Banks will end up paying more in payment protection insurance compensation than they made from the product according to a prediction from the Professional Financial Claims Association.

It forecast banks spending an additional £22bn onpayouts despite already shelling out £23bn. Banks made £44bn from PPI between 1990 and 2012.

Nick Baxter, chairman of the PFCA, reckoned around 75% of PPI was missold.

He said: “The perception is we are near the end of the PPI scandal because £23bn has been paid out, but because 50% of what’s been paid out is interest we’re nowhere near the end of this – we’re not even half way through it.”

The Financial Conduct Authority is proposing putting in a 2018 deadline on making new PPI complaints and there is the suggestion that the number of complaints will accelerate ahead of the deadline.

But Baxter thought there’s a good chance that deadline will be altered, while he doubted more people will claim per month because many still don’t know they’ve got a PPI policy.

Indeed, he thought a disgraceful number of customers will be denied from claiming if the 2018 deadline comes to pass.

He added: “Banks think the 2018 time limit is a done deal but I think the FCA will look at it a bit more deeply than that because there would be a lot of people left out in the cold.

“The problem with PPI is it’s not like any other product since there are people with PPI who still don’t know they’ve got it.

“It would therefore be wrong to say to a customer it’s too late because of an artificial time limit.

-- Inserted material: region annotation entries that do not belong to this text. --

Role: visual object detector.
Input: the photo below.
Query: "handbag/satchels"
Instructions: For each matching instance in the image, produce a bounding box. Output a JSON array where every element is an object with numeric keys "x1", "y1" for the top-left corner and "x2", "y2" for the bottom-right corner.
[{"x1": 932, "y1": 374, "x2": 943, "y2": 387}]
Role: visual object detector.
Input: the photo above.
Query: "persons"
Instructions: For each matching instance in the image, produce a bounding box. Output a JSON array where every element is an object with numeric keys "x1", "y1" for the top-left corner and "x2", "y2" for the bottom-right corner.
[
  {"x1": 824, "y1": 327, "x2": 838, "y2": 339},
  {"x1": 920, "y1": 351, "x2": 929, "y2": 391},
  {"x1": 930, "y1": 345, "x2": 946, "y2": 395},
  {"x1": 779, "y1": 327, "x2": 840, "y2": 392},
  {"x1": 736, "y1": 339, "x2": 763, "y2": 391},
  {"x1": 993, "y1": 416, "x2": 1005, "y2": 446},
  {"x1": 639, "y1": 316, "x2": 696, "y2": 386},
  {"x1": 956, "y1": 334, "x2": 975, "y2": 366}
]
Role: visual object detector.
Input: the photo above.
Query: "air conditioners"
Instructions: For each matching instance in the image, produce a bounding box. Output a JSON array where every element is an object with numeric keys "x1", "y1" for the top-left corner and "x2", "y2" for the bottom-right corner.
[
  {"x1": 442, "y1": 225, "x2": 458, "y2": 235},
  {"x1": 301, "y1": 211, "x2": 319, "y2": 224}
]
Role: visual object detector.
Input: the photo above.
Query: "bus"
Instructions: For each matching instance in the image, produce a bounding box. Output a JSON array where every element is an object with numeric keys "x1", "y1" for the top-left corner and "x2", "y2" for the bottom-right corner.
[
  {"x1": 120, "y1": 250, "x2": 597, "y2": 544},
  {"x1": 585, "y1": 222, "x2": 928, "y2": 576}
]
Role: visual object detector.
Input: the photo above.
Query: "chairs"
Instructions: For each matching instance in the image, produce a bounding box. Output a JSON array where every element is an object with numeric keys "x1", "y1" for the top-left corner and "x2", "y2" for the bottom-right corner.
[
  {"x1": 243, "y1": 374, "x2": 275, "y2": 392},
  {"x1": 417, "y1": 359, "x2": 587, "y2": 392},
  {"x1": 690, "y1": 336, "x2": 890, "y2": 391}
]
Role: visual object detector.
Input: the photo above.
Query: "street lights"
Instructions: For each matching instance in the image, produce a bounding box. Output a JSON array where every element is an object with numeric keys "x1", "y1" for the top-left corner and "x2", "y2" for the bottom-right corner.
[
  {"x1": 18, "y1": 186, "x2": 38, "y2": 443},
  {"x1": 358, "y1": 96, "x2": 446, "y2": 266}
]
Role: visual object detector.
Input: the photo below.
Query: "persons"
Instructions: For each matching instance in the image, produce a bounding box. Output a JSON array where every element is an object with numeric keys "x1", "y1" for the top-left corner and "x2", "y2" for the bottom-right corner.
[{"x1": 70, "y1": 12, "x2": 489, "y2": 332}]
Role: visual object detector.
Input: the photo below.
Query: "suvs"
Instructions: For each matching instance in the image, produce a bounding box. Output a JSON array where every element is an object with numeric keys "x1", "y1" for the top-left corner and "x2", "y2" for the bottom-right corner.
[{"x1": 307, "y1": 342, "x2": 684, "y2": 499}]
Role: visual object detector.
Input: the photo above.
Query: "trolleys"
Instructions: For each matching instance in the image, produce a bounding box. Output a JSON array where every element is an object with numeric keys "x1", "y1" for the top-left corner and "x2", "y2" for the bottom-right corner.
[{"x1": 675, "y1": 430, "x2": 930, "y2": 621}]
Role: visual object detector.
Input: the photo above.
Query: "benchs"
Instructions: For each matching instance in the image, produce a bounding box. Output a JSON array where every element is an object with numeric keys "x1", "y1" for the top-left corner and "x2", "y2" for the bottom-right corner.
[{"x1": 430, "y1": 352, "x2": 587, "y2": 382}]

“A simple answer is to make institutions write to everyone that has it, although I’m not sure how practical a road that is to go down.”

Baxter estimated that 70% of PPI claims rejected by banks are then overturned by the Financial Ombudsman Service, although with some banks this stands as high as 90%.

On the flipside he was happy the FCA will take charge of claims management companies, which he said should eliminate the nuisance element of the industry and streamline the complaints process for wronged customers.